RECORD EXTRACTS —
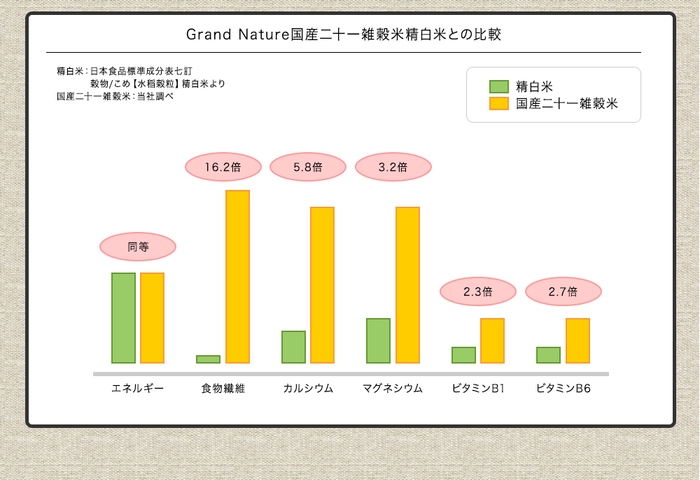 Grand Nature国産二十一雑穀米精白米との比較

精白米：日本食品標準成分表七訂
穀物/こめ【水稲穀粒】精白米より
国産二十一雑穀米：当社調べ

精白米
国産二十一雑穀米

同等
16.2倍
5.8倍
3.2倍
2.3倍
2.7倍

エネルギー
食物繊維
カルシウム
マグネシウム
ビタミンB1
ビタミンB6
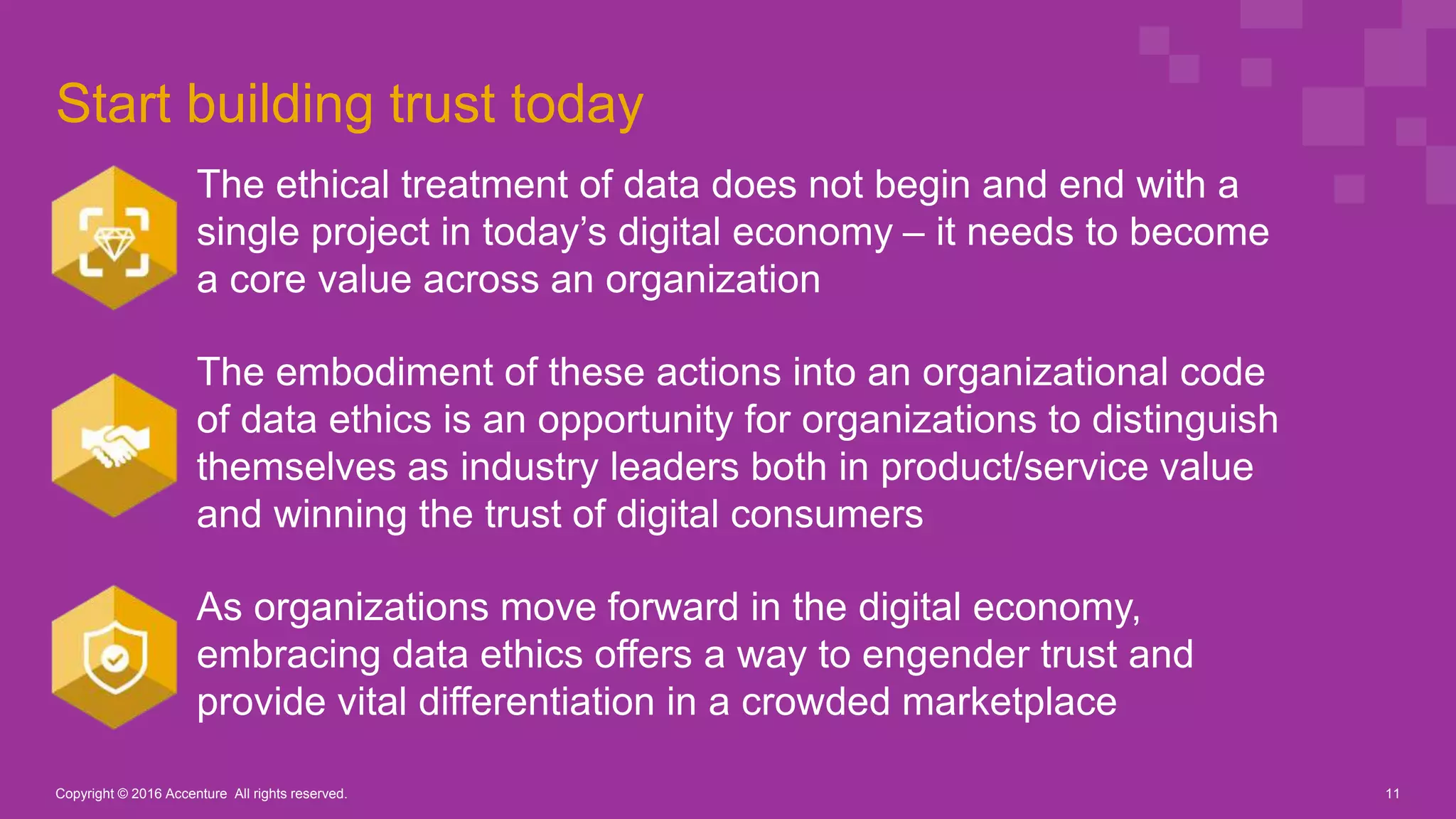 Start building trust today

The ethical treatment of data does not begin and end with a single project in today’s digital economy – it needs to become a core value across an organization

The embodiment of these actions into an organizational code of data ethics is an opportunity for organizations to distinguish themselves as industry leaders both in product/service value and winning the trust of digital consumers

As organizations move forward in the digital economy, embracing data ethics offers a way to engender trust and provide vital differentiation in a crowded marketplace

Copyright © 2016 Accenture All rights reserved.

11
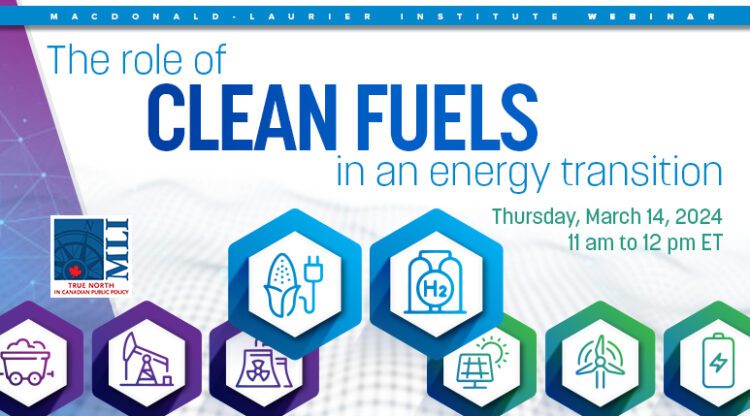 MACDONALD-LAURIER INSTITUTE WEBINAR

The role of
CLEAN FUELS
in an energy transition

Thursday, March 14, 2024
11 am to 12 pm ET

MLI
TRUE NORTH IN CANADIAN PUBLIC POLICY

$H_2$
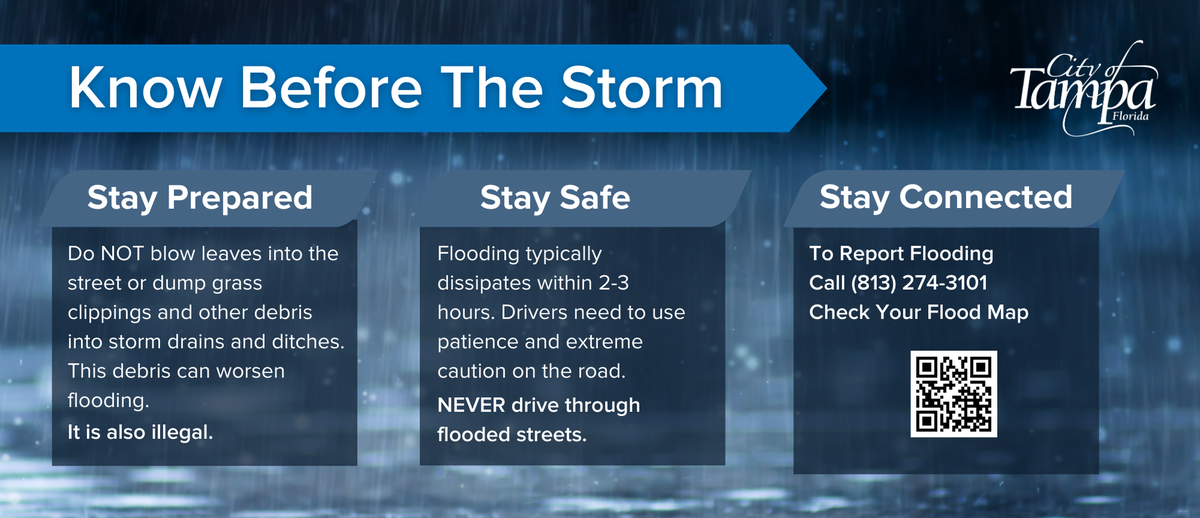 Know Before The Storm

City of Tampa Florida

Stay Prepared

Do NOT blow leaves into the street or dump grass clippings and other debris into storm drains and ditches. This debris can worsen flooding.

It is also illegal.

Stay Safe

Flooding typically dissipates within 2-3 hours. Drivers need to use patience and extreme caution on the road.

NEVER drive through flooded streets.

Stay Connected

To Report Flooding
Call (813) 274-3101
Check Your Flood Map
==
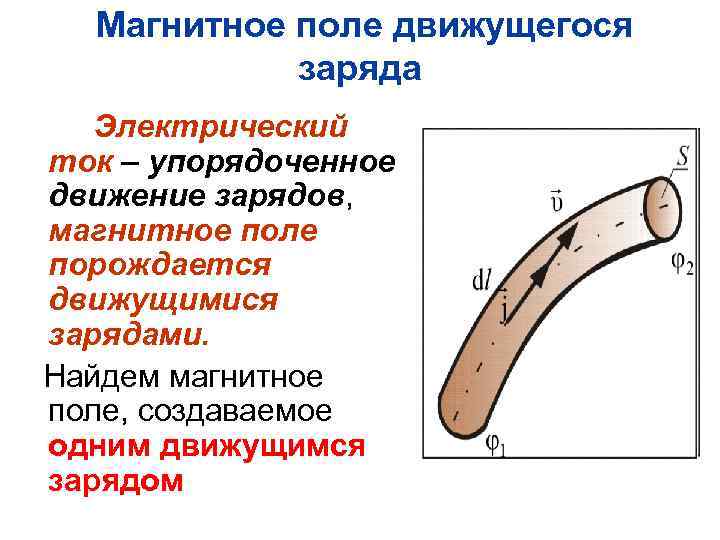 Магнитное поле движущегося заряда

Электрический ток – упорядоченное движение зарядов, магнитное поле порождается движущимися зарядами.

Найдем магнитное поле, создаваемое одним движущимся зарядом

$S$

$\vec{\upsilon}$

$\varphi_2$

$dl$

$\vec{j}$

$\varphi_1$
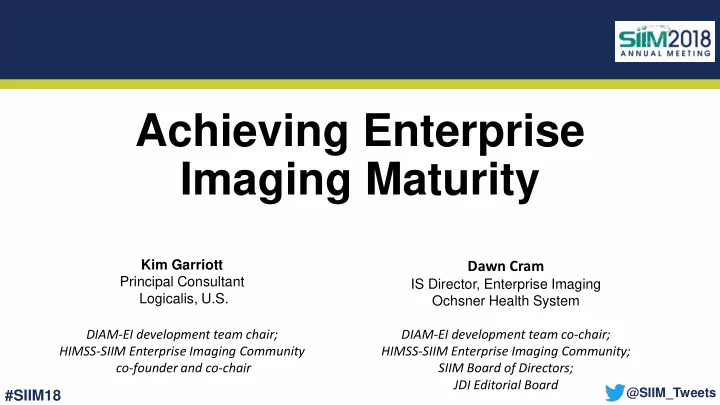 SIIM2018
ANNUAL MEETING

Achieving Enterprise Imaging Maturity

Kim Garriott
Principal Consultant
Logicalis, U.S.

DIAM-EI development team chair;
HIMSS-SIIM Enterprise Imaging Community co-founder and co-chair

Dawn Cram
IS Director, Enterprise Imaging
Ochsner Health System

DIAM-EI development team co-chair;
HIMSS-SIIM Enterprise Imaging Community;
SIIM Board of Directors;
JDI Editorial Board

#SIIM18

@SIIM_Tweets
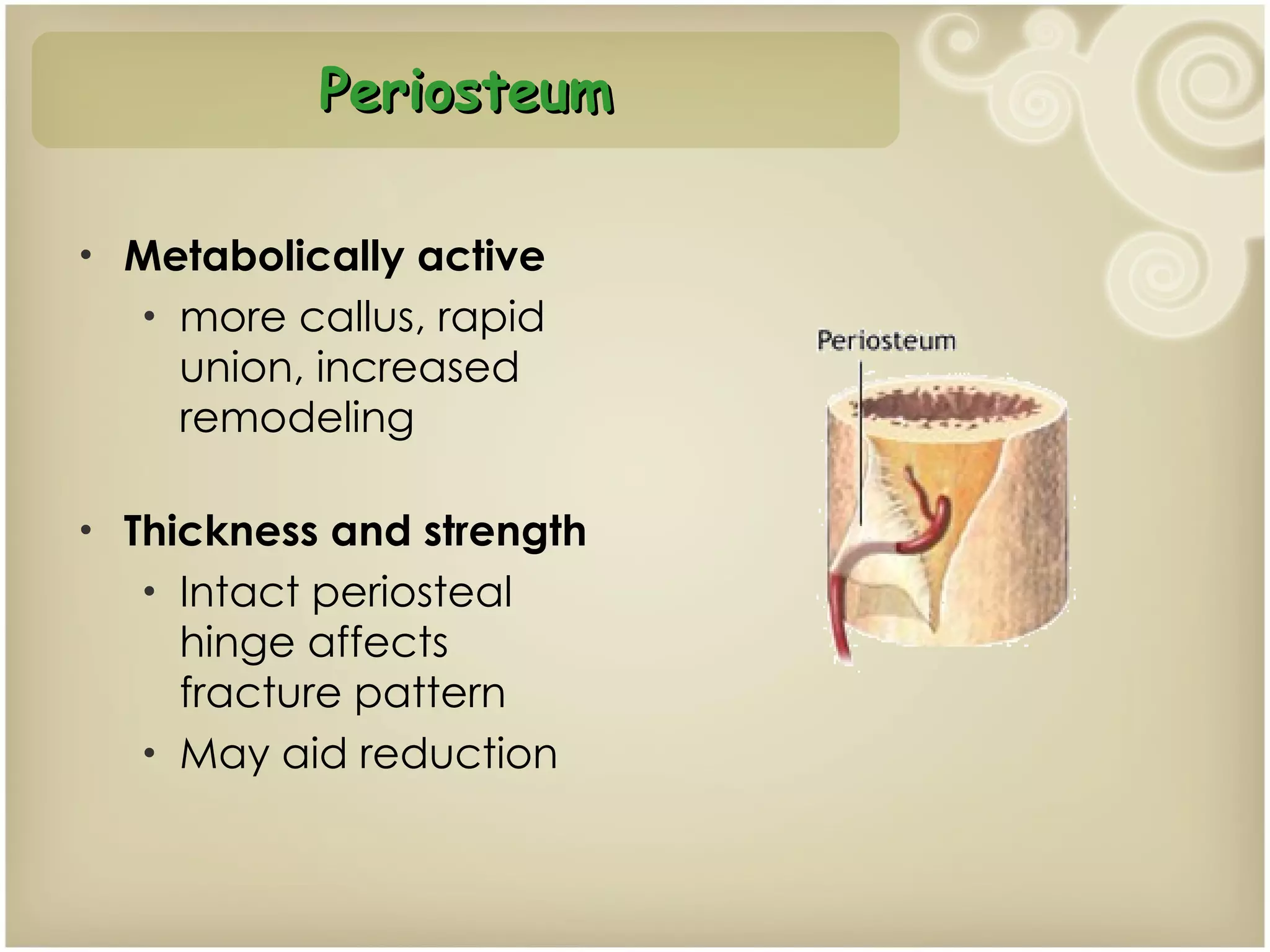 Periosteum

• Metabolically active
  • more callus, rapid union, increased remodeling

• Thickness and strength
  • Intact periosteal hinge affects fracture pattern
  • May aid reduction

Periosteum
...
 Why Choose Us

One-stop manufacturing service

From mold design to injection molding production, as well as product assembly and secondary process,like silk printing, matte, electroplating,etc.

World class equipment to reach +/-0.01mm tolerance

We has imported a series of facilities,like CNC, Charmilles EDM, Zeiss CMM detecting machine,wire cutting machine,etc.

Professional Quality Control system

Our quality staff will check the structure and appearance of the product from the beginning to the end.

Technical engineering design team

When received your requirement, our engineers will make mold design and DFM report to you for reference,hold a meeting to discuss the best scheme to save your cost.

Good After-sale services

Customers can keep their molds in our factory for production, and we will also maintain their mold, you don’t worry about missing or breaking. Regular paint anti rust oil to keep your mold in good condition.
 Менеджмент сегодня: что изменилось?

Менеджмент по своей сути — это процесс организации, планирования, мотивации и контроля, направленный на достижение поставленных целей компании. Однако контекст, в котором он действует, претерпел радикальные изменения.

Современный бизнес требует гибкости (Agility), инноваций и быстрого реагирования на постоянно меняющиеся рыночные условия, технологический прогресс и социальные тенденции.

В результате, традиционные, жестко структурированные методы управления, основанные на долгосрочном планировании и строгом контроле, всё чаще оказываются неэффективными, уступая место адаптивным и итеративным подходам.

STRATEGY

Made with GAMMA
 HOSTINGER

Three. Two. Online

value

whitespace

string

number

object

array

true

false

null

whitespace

WHAT THE TASK REQUIRES —
Copy exactly the stretch of data above from the line with "When received your" through the line with "Современный бизнес требует", and omit all other lines.

SOLUTION TO THIS PROBLEM —
When received your requirement, our engineers will make mold design and DFM report to you for reference,hold a meeting to discuss the best scheme to save your cost.

Good After-sale services

Customers can keep their molds in our factory for production, and we will also maintain their mold, you don’t worry about missing or breaking. Regular paint anti rust oil to keep your mold in good condition.
 Менеджмент сегодня: что изменилось?

Менеджмент по своей сути — это процесс организации, планирования, мотивации и контроля, направленный на достижение поставленных целей компании. Однако контекст, в котором он действует, претерпел радикальные изменения.

Современный бизнес требует гибкости (Agility), инноваций и быстрого реагирования на постоянно меняющиеся рыночные условия, технологический прогресс и социальные тенденции.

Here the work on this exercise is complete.